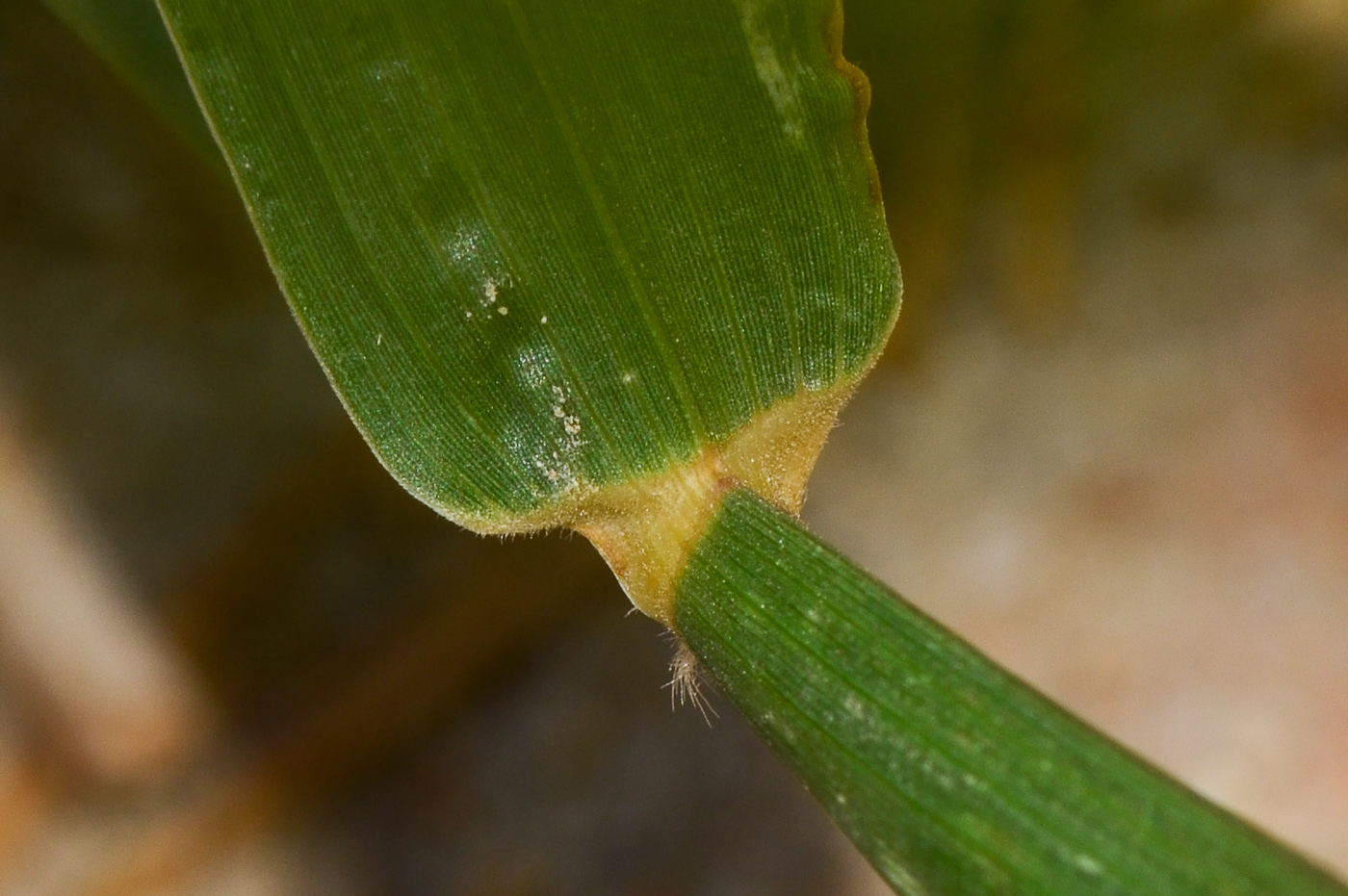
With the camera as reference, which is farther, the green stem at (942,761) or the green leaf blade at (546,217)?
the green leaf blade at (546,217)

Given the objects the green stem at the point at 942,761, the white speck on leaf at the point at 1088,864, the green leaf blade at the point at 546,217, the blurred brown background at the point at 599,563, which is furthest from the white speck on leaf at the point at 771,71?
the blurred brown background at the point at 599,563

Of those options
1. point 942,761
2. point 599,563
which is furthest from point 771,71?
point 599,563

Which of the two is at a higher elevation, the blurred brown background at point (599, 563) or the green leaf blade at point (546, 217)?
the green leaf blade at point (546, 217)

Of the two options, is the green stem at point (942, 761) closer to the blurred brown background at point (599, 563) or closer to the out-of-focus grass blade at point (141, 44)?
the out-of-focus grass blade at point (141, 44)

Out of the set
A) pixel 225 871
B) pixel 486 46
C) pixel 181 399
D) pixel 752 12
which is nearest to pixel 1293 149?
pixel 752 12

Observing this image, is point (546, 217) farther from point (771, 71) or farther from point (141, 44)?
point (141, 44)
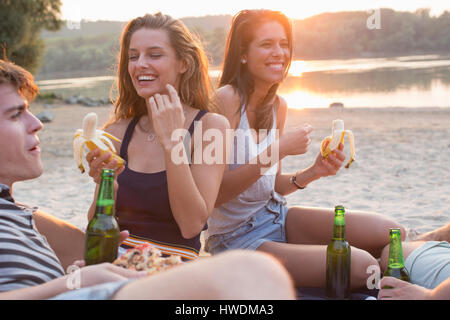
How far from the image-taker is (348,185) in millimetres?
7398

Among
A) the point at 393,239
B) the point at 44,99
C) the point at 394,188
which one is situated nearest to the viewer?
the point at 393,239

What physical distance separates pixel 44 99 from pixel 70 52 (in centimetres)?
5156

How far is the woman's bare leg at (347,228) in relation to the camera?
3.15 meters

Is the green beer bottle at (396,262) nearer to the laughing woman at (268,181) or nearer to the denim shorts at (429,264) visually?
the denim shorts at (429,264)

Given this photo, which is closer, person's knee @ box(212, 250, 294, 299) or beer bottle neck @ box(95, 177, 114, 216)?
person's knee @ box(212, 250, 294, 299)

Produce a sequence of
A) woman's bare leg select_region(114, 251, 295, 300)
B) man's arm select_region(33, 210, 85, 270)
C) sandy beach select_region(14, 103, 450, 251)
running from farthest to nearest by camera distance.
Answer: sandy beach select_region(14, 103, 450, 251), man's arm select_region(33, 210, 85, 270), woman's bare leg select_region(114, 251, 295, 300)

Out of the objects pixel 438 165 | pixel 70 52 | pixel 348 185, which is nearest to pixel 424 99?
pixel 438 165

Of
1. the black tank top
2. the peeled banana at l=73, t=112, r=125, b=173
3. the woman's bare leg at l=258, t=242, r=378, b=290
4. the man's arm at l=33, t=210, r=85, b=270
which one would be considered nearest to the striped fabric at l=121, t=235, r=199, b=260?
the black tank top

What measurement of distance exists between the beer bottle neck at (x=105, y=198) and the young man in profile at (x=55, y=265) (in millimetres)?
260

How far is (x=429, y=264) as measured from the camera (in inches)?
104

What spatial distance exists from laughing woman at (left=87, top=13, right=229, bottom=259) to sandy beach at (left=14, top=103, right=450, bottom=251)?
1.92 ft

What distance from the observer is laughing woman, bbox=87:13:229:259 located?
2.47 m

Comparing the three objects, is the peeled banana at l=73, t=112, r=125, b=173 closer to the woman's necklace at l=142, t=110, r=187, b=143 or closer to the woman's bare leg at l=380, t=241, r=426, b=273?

## What to do:
Give back the lines above exactly, from the one with "Out of the objects" through the last line.

## Task result:
Out of the objects pixel 438 165 | pixel 70 52 | pixel 348 185, which is nearest to pixel 424 99?
pixel 438 165

Of
1. the black tank top
2. the peeled banana at l=73, t=112, r=125, b=173
3. the woman's bare leg at l=258, t=242, r=378, b=290
4. the man's arm at l=33, t=210, r=85, b=270
which one would be considered nearest to the striped fabric at l=121, t=235, r=199, b=260?
the black tank top

What measurement of distance exists between the beer bottle neck at (x=105, y=198) and the young man in profile at (x=55, y=265) (in millimetres)?
260

How far is (x=429, y=264) as measured from the camera (in inches)?
104

What spatial distance exists from laughing woman at (left=87, top=13, right=229, bottom=259) to sandy beach at (left=14, top=103, right=450, bottom=251)?
1.92 ft

What distance from the observer is laughing woman, bbox=87:13:229:259 located?
2.47 m

Comparing the three objects, is the peeled banana at l=73, t=112, r=125, b=173 closer to the woman's necklace at l=142, t=110, r=187, b=143 or closer to the woman's bare leg at l=380, t=241, r=426, b=273?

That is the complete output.